TL;DR Quick Code Samples
Screenshot to Memory
import d3dshot
d = d3dshot.create()
d.screenshot()
Out[1]: <PIL.Image.Image image mode=RGB size=2560x1440 at 0x1AA7ECB5C88>
Screenshot to Disk
import d3dshot
d = d3dshot.create()
d.screenshot_to_disk()
Out[1]: './1554298682.5632973.png'
Screen Capture for 5 Seconds and Grab the Latest Frame
import d3dshot
import time
d = d3dshot.create()
d.capture()
time.sleep(5) # Capture is non-blocking so we wait explicitely
d.stop()
d.get_latest_frame()
Out[1]: <PIL.Image.Image image mode=RGB size=2560x1440 at 0x1AA044BCF60>
Screen Capture the Second Monitor as NumPy Arrays for 3 Seconds and Grab the 4 Latest Frames as a Stack
import d3dshot
import time
d = d3dshot.create(capture_output="numpy")
d.display = d.displays[1]
d.capture()
time.sleep(3) # Capture is non-blocking so we wait explicitely
d.stop()
frame_stack = d.get_frame_stack((0, 1, 2, 3), stack_dimension="last")
frame_stack.shape
Out[1]: (1080, 1920, 3, 4)
This is barely scratching the surface... Keep reading!
Requirements
- Windows 8.1+ (64-bit)
- Python 3.6+ (64-bit)
Installation
pip install d3dshot
D3DShot leverages DLLs that are already available on your system so the dependencies are very light. Namely:
- comtypes: Internal use. To preserve developer sanity while working with COM interfaces.
- Pillow: Default Capture Output. Also used to save to disk as PNG and JPG.
These dependencies will automatically be installed alongside D3DShot; No need to worry about them!
Extra Step: Laptop Users
Windows has a quirk when using Desktop Duplication on hybrid-GPU systems. Please see the wiki article before attempting to use D3DShot on your system.
Concepts
Capture Outputs
The desired Capture Output is defined when creating a D3DShot instance.
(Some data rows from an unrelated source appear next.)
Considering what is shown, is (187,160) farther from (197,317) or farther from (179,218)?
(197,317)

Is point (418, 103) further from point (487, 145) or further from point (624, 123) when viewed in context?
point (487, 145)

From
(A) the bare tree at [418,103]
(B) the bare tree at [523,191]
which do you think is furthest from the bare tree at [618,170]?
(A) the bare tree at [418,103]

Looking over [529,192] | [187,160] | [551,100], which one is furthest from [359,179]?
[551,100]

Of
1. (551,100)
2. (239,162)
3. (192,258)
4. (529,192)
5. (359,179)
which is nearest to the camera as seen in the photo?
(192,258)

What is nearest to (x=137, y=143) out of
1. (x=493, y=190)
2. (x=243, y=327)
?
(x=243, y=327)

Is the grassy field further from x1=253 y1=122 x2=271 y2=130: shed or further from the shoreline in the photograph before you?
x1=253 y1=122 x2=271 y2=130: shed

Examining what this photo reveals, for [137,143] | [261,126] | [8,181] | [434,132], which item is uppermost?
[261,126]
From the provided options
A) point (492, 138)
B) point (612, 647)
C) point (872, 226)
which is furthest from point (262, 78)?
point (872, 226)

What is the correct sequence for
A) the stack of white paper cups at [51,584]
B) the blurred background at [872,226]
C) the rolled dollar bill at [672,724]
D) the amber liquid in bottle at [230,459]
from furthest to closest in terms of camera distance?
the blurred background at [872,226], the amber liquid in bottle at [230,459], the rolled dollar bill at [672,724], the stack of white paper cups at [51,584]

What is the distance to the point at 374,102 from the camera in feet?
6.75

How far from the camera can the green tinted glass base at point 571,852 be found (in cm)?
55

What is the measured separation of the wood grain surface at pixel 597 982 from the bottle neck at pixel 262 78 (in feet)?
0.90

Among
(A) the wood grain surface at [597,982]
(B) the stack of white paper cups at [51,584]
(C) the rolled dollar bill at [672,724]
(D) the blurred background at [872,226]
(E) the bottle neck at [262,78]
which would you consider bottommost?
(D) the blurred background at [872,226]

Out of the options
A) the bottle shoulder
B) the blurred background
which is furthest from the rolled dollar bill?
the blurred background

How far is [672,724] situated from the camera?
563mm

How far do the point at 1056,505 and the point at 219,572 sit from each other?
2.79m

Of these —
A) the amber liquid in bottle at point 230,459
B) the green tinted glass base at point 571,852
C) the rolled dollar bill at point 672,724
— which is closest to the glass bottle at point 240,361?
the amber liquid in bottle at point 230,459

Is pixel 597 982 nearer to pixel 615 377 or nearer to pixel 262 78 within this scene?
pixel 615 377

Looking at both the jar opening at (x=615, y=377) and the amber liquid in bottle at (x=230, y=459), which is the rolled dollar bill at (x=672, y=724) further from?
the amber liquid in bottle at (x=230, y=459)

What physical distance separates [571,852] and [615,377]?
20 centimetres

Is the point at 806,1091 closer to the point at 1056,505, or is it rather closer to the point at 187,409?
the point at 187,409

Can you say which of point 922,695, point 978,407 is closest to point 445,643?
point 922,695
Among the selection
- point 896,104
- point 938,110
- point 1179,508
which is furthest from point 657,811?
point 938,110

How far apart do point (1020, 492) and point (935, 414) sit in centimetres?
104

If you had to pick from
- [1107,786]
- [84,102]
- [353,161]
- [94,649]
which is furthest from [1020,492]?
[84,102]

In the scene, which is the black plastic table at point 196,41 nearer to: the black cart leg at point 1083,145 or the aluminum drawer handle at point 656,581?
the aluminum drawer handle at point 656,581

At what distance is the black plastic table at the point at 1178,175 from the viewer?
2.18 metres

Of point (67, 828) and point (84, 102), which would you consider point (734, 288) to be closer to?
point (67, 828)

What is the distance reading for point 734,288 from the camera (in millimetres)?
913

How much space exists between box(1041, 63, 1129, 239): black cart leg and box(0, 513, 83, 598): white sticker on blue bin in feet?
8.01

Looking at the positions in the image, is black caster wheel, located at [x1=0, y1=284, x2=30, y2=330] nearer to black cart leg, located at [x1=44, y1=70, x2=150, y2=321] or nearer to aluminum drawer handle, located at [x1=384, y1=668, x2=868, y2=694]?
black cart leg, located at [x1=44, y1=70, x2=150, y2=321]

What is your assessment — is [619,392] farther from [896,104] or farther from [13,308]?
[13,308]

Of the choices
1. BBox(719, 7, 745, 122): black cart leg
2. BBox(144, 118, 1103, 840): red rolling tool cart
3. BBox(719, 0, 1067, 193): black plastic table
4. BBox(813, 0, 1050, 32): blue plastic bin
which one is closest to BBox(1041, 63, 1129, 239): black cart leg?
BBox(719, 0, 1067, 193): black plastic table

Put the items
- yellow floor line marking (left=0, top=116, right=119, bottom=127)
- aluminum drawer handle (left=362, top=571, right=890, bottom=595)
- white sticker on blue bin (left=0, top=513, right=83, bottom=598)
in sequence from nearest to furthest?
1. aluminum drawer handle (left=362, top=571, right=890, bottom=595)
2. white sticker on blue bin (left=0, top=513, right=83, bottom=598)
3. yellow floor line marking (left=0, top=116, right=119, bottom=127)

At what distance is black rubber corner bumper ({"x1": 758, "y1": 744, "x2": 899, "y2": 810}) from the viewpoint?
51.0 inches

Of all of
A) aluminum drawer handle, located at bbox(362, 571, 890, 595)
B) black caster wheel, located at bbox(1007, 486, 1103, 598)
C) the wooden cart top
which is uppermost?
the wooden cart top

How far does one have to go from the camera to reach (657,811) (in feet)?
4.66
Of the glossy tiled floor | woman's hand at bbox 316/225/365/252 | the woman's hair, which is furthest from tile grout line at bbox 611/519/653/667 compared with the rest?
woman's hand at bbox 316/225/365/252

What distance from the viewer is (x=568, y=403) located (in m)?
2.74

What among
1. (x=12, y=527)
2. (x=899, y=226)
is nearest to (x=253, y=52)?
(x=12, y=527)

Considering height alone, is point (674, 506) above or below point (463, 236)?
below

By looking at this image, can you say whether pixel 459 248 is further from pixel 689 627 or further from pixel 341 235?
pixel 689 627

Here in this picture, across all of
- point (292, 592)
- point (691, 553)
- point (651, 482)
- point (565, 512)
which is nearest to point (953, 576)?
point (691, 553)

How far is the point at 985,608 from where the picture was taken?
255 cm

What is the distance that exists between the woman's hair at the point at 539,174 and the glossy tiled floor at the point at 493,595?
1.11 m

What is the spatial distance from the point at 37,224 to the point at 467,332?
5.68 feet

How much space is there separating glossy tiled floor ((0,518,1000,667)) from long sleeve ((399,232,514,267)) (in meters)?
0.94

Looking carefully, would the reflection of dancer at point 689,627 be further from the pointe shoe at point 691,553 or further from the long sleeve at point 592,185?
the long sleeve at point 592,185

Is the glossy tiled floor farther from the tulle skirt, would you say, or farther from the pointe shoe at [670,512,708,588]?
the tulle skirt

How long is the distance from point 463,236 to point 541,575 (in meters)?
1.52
It defines the type of all captured images. By default, all captures will return PIL.Image objects. This is a good option if you mostly intend to take screenshots.
# Captures will be PIL.Image in RGB mode
d = d3dshot.create()
d = d3dshot.create(capture_output="pil")
D3DShot is however quite flexible! As your environment meets certain optional sets of requirements, more options become available.
If NumPy is available
# Captures will be np.ndarray of dtype uint8 with values in range (0, 255)
d = d3dshot.create(capture_output="numpy")
# Captures will be np.ndarray of dtype float64 with normalized values in range (0.0, 1.0)
d = d3dshot.create(capture_output="numpy_float")
If NumPy and PyTorch are available
# Captures will be torch.Tensor of dtype uint8 with values in range (0, 255)
d = d3dshot.create(capture_output="pytorch")
# Captures will be torch.Tensor of dtype float64 with normalized values in range (0.0, 1.0)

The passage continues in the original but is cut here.